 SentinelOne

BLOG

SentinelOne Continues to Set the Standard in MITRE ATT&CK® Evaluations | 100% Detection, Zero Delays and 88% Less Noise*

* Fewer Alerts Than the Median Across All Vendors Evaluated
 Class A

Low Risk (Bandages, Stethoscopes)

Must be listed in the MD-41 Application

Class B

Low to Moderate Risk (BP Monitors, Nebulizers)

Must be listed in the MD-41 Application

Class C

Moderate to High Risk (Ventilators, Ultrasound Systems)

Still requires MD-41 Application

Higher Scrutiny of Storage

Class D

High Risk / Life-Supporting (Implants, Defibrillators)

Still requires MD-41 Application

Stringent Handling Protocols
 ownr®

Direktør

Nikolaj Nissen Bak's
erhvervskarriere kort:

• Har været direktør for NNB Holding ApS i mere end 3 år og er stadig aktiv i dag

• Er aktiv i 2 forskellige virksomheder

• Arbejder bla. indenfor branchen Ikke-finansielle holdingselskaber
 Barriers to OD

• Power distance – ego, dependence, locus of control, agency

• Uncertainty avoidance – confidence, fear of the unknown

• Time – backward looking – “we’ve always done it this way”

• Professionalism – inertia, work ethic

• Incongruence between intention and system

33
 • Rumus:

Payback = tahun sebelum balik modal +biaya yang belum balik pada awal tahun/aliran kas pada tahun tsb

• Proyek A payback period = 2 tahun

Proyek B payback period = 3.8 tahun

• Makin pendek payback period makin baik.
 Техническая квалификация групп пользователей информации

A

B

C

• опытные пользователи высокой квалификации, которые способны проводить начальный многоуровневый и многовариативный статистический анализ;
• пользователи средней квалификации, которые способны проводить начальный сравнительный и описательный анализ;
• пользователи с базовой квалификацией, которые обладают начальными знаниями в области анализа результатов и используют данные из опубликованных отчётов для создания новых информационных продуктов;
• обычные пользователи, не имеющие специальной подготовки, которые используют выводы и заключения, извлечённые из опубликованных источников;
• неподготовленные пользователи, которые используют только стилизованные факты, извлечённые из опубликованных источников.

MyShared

# # # # # # #

◆ Goal of the exercise
Every line in the records has to be written out again exactly.

◆ Task answer
 SentinelOne

BLOG

SentinelOne Continues to Set the Standard in MITRE ATT&CK® Evaluations | 100% Detection, Zero Delays and 88% Less Noise*

* Fewer Alerts Than the Median Across All Vendors Evaluated
 Class A

Low Risk (Bandages, Stethoscopes)

Must be listed in the MD-41 Application

Class B

Low to Moderate Risk (BP Monitors, Nebulizers)

Must be listed in the MD-41 Application

Class C

Moderate to High Risk (Ventilators, Ultrasound Systems)

Still requires MD-41 Application

Higher Scrutiny of Storage

Class D

High Risk / Life-Supporting (Implants, Defibrillators)

Still requires MD-41 Application

Stringent Handling Protocols
 ownr®

Direktør

Nikolaj Nissen Bak's
erhvervskarriere kort:

• Har været direktør for NNB Holding ApS i mere end 3 år og er stadig aktiv i dag

• Er aktiv i 2 forskellige virksomheder

• Arbejder bla. indenfor branchen Ikke-finansielle holdingselskaber
 Barriers to OD

• Power distance – ego, dependence, locus of control, agency

• Uncertainty avoidance – confidence, fear of the unknown

• Time – backward looking – “we’ve always done it this way”

• Professionalism – inertia, work ethic

• Incongruence between intention and system

33
 • Rumus:

Payback = tahun sebelum balik modal +biaya yang belum balik pada awal tahun/aliran kas pada tahun tsb

• Proyek A payback period = 2 tahun

Proyek B payback period = 3.8 tahun

• Makin pendek payback period makin baik.
 Техническая квалификация групп пользователей информации

A

B

C

• опытные пользователи высокой квалификации, которые способны проводить начальный многоуровневый и многовариативный статистический анализ;
• пользователи средней квалификации, которые способны проводить начальный сравнительный и описательный анализ;
• пользователи с базовой квалификацией, которые обладают начальными знаниями в области анализа результатов и используют данные из опубликованных отчётов для создания новых информационных продуктов;
• обычные пользователи, не имеющие специальной подготовки, которые используют выводы и заключения, извлечённые из опубликованных источников;
• неподготовленные пользователи, которые используют только стилизованные факты, извлечённые из опубликованных источников.

MyShared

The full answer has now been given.